Artaud regarded all of the important women in his life as his "Daughters of the Heart to be Born". Acclaimed actress, writer and performance artist Jo Harvey Allen plays 'Daughter of the Heart', a clairvoyant chameleon and multi-narrator, whose shifting personas bring alive the stories from the Ghost Ship.

Ghost Ship Rodez follows Dugout, a fictional history about Allen’s parents’ lives, which encompassed a staged theatrical production, exhibitions of sculptures and drawings, and a radio adaptation of text and songs in three different venues in Los Angeles in 2000-2002. At MASS MoCA Allen will take time to rework and rewrite parts of the script, finishing his stay with a work-in-progress “staged reading” including certain set elements such as sails that will act as projection screens showing original footage shot by the artist, as well as footage of Artaud’s film appearances. Eventually Allen aspires to include original songs, visual art pieces, projections, and a full set featuring the ship Artaud was held hostage in as part of the ultimate production of Ghost Ship Rodez. “A sense of moving through time and eventuality are strongholds of Allen's artistic vision. This vision is big, but it isn't just the art. Allen carries a bigness with him. He is himself; he is simply Terry Allen. The great Terry Allen” says Glasstire, Texas Visual Art Review of Dugout.

Tickets for Ghost Ship Rodez are $10. MASS MoCA members receive a 10% discount. Tickets are available through the MASS MoCA Box Office located off Marshall Street in North Adams, open from 11 A.M. until 5 P.M., closed Tuesdays. Tickets can also be charged by phone by calling 413.662.2111 during Box Office hours or purchased on line at www.massmoca.org.

MASS MoCA, the largest center for contemporary visual and performing arts in the United States, is located off Marshall Street in North Adams on a 13-acre campus of renovated 19th-century factory buildings.

| RECORDED INFORMATION |
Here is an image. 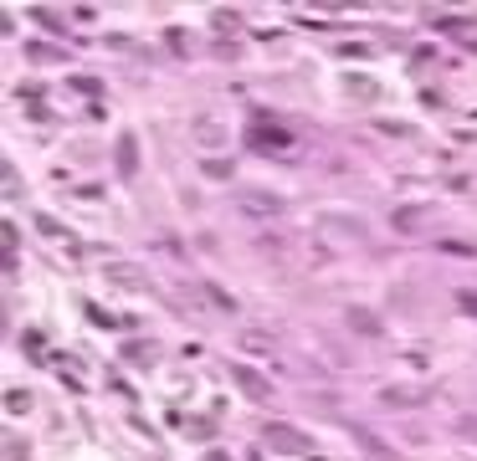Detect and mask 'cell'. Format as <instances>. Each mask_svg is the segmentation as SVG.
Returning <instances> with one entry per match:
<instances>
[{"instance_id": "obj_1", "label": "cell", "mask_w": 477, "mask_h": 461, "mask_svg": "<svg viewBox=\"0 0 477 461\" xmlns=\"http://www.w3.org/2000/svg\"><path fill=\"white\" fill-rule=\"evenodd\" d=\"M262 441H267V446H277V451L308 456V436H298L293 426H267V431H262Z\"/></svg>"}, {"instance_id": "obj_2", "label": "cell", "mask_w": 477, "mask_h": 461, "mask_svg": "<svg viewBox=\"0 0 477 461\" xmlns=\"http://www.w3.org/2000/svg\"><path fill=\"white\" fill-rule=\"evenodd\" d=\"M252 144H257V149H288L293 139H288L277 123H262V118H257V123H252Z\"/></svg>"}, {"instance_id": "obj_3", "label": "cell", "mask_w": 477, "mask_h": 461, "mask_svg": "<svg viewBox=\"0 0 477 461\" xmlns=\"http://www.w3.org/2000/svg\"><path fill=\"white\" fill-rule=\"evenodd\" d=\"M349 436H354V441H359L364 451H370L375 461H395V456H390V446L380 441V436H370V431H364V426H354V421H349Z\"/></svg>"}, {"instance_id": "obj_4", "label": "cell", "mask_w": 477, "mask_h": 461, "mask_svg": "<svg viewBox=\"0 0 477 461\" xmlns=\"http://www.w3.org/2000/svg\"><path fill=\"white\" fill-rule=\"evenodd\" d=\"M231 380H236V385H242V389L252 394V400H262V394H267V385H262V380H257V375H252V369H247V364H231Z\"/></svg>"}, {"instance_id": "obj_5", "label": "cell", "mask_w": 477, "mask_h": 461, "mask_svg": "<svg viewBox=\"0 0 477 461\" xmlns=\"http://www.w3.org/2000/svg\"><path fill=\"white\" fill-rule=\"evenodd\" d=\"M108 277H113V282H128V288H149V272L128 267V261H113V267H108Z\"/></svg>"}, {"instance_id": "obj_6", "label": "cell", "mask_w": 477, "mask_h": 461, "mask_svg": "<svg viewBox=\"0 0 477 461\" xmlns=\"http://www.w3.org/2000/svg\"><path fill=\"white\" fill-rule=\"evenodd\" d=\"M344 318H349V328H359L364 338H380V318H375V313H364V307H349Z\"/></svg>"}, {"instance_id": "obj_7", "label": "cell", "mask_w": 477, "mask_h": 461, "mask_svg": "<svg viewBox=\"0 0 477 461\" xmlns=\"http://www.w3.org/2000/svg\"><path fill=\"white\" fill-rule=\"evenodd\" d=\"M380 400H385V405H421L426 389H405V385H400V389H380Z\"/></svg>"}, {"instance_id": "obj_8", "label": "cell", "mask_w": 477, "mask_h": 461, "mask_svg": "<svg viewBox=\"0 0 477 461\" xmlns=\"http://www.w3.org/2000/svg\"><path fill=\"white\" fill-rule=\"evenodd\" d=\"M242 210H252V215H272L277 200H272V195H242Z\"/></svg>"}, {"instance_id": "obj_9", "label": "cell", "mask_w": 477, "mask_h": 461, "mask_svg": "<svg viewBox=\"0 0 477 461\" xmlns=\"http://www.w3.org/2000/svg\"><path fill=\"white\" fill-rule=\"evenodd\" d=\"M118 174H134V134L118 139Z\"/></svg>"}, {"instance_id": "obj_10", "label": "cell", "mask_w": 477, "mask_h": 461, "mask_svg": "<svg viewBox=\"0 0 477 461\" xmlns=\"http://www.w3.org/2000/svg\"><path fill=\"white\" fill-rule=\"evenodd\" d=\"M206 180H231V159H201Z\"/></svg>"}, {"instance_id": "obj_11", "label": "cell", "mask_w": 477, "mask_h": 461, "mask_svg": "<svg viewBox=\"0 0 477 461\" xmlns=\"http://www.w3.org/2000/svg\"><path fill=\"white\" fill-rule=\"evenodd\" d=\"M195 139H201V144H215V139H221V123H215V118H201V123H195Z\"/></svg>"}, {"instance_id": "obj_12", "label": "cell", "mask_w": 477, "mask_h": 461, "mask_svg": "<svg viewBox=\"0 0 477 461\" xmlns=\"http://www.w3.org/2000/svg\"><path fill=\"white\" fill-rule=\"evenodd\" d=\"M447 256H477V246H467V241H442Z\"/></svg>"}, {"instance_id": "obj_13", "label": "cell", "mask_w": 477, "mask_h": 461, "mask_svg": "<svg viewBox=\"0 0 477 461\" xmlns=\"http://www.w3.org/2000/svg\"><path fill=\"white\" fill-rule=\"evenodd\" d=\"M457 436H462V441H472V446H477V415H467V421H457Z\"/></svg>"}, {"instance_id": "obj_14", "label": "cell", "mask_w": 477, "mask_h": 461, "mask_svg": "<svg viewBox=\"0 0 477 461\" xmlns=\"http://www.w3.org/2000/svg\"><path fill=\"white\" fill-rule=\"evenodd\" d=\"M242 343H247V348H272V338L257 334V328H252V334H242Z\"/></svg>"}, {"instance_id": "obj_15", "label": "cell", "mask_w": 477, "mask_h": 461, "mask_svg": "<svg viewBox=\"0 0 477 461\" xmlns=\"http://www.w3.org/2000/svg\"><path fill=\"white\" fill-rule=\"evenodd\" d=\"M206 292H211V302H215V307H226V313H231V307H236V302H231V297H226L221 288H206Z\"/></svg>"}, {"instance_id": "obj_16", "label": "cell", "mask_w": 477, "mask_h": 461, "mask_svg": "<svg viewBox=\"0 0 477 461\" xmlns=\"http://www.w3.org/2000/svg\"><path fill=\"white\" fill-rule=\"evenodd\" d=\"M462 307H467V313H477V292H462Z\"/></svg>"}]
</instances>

| WHAT THE TASK REQUIRES |
From the Ghost Ship Rodez passage, print the section starting with "MASS MoCA, the" and going on through "19th-century factory buildings.".

| THE RESPONSE |
MASS MoCA, the largest center for contemporary visual and performing arts in the United States, is located off Marshall Street in North Adams on a 13-acre campus of renovated 19th-century factory buildings.